Elisabeth Kolbert dans son livre The Sixth Extinction rapporte qu’en 2050, 1/4 des mammifères, 1/6 des oiseaux, 1/5 des reptiles, 1/3 des requins et des raies, auront disparu. La déforestation anéantie au moins une espèce toutes les heures. Sur les 130 millions de km2 de terre qui ne se trouvent pas sous la glace, il reste seulement 30 millions de Km2 de terres dites sauvages.
Nous sommes témoin d’une destruction dramatique de la biodiversité. L’homme est à l’origine d’une destruction d'une ampleur inédite.
L'homme travaille-t-il à sa propre extinction ? Si oui, quels sont les principaux actes humains qui mettent en danger l'espèce humaine ?
De fait, nous participons à notre possible extinction. L'équation est très simple : nous sommes dépendants de notre environnement. Donc détruire notre écosystème, c'est saccager la chaine naturelle qui soutient notre propre survie.

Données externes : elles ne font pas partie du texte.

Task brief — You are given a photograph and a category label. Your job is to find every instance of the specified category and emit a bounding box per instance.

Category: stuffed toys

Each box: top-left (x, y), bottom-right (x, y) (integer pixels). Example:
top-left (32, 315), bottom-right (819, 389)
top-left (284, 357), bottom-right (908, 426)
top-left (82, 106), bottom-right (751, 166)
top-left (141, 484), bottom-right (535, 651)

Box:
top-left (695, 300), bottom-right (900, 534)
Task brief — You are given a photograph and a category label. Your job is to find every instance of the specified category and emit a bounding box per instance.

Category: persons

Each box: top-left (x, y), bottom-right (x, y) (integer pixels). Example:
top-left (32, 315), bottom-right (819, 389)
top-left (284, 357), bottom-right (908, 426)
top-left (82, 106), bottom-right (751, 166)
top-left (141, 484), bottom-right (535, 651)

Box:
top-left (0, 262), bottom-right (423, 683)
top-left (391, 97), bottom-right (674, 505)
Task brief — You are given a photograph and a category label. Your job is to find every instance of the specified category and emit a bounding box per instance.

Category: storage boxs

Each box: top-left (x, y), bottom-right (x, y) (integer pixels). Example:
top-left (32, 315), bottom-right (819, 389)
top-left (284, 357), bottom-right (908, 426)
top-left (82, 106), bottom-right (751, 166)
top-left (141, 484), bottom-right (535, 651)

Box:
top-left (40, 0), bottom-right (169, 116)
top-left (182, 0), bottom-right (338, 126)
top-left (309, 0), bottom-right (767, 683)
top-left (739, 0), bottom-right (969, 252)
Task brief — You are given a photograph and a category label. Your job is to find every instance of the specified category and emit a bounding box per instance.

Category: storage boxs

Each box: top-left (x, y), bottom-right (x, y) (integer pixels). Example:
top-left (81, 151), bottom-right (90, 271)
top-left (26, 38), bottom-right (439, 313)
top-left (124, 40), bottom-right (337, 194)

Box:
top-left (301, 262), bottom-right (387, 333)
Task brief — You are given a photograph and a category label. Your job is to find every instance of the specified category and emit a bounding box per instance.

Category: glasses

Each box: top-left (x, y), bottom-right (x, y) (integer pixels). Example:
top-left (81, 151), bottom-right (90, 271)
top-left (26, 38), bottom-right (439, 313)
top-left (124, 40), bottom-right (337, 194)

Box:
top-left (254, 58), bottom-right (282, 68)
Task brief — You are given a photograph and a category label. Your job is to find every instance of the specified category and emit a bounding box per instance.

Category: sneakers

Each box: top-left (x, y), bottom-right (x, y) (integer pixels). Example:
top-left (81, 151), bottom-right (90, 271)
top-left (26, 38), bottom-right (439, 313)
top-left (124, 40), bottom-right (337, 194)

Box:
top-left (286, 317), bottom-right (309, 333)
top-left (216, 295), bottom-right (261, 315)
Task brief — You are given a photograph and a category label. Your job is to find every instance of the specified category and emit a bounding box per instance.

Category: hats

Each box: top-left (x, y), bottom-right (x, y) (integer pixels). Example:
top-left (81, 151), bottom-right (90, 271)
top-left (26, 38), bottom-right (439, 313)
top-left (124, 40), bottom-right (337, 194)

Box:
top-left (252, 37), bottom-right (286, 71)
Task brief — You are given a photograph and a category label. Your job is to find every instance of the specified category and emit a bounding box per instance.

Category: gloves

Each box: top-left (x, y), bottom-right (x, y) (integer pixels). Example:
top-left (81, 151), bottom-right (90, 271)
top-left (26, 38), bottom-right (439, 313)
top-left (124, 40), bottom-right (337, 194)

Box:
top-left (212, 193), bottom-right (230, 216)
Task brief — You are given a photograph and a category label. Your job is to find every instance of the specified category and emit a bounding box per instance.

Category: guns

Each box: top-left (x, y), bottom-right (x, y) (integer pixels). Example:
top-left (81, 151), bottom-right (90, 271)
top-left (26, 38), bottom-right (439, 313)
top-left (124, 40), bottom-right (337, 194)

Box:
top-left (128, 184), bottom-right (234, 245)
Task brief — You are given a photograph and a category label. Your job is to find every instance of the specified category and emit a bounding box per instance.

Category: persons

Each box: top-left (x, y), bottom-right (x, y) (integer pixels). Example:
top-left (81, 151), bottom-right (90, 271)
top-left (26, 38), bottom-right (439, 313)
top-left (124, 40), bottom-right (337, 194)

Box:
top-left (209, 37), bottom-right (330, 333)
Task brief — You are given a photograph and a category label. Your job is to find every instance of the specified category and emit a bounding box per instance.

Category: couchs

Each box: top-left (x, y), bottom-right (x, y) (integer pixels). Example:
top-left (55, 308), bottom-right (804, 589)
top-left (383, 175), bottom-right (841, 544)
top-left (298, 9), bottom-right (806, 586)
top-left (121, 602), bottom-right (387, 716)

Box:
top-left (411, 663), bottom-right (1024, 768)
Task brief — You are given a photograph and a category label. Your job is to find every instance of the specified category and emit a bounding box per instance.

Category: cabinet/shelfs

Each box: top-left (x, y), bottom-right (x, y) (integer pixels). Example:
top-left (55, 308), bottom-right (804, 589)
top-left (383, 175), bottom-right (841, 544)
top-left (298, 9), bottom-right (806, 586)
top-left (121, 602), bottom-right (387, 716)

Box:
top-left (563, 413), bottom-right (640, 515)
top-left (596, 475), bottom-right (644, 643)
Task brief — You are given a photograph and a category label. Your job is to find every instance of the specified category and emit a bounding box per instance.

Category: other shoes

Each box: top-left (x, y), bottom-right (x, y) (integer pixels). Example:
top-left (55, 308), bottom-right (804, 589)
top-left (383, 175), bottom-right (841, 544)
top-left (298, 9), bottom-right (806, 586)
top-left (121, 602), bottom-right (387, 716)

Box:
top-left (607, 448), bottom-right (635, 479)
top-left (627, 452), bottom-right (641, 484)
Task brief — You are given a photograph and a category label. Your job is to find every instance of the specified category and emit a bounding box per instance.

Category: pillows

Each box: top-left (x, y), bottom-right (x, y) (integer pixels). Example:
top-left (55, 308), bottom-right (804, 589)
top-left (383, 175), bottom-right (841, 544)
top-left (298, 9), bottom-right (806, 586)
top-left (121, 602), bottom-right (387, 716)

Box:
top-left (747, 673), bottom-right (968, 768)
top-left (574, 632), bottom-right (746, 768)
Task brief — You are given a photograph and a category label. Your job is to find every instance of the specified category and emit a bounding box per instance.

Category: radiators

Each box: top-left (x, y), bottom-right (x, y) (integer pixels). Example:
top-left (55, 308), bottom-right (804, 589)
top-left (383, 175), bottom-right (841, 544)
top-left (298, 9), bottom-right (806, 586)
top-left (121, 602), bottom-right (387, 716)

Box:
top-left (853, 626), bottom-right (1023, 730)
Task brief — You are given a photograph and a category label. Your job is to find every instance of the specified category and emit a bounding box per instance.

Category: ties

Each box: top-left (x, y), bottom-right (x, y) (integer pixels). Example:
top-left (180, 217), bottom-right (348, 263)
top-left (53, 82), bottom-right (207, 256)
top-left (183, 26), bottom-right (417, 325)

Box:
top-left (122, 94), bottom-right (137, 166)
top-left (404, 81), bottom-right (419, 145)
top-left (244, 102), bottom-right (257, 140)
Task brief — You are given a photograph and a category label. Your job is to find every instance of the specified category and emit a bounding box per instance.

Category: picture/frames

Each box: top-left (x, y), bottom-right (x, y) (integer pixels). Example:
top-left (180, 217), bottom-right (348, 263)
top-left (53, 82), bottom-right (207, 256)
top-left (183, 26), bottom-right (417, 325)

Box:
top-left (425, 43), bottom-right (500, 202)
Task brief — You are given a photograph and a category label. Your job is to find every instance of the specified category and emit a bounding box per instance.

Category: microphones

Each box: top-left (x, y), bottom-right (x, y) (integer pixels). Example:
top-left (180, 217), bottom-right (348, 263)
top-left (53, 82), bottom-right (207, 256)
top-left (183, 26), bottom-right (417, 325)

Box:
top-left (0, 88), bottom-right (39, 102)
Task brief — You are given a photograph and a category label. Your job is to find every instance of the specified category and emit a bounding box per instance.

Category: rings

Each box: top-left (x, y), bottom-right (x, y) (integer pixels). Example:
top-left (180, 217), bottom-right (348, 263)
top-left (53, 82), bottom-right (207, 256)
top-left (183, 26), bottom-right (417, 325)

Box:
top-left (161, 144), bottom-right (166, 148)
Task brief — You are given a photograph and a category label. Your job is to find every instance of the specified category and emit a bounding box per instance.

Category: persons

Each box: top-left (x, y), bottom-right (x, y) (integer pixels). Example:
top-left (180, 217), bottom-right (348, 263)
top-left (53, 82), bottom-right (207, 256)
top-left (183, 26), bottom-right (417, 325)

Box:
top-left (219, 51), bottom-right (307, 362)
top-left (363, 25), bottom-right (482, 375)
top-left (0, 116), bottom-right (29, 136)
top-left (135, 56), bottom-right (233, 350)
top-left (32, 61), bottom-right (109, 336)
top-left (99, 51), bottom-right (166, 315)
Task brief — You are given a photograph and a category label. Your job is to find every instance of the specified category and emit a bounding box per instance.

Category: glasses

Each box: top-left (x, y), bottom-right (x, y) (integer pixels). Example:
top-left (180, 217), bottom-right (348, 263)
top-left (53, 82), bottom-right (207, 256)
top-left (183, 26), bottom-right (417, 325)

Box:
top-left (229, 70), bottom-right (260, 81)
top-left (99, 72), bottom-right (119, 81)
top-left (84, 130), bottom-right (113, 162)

Sommes-nous plus proches de notre propre extinction que nous le pensons ? L'homme a-t-il tendance à nier la réalité, à sous-estimer le risque de l'extinction humaine ? Si oui pourquoi ?
Il faut bien sûr toujours rester prudents avec les prédictions, mais les scientifiques ne cessent de nous dire que nous fonçons dans le mur : si nous ne changeons pas nos manières d’être au monde, nous pourrions disparaître de la surface de la planète plus rapidement que nous le pensons.
Pourtant, comme le montre très bien Clive Hamilton dans son livre Requiem pour l’espèce humaine, nous avons tendance à nier cette réalité. Cela pour plusieurs raison :
Déjà, parce que la notion "d'extinction d'espèces" est assez récente. Ce n'est qu'en 1796 que l’anatomiste Georges Cuvier conçoit qu’il a pu exister par le passé des animaux qui n’existent plus. Nous avons encore l’idée d’une nature qui arrive à se régénérer… Ce pourrait ne plus être le cas !
Ensuite, les citadins ne sont pas au contact direct de la nature, donc ne voient pas les extinctions de manière concrète. Ceux qui ont ne serait-ce qu'un jardin se rendent déjà compte que certaines grenouilles, insectes ou oiseaux disparaissent rapidement.
A cela s'ajoute que l'extinction de l'espèce humaine est une idée tellement angoissante que nous n’avons pas envie d'y faire face.
Surtout, tout ceci pose une question de fond. Notre culture occidentale, s’est construite sur une vision matérialiste de notre réalité – héritière de Descartes. Nous réduisons la vie à ses composants chimiques alors que c’est un phénomène mystérieux. En 2016, aucun scientifique n’est encore réellement capable d’expliquer ce qu’est la vie ! Notre paradigme réducteur doit évoluer, cela prend du temps.
Est-il déjà trop tard ou nous restent-ils des marges de manœuvre pour sauver l'espèce humaine ?
Il n’est jamais trop tard et être alarmiste est contre-productif. La réalité est qu’un changement est déjà en cours.
Le film documentaire Demain de Cyrill Dion et Mélanie Laurent, le montre bien : de nombreuses villes, entreprises, écoles optent pour le changement. La ville de San Francisco recycle par exemple 80% de ses déchets. En France, on n’a jamais autant mangé bio qu’en 2015. Les choses bougent, les gens se sentent concernés. Espérons que la contagion se propage.
L’idée principale est qu’il faut favoriser une vision systémique de notre monde, c'est-à-dire comprendre que l'homme n'est qu'une pièce dans un système global, pas son leader, et qu’il doit laisser de la place au reste de la biosphère.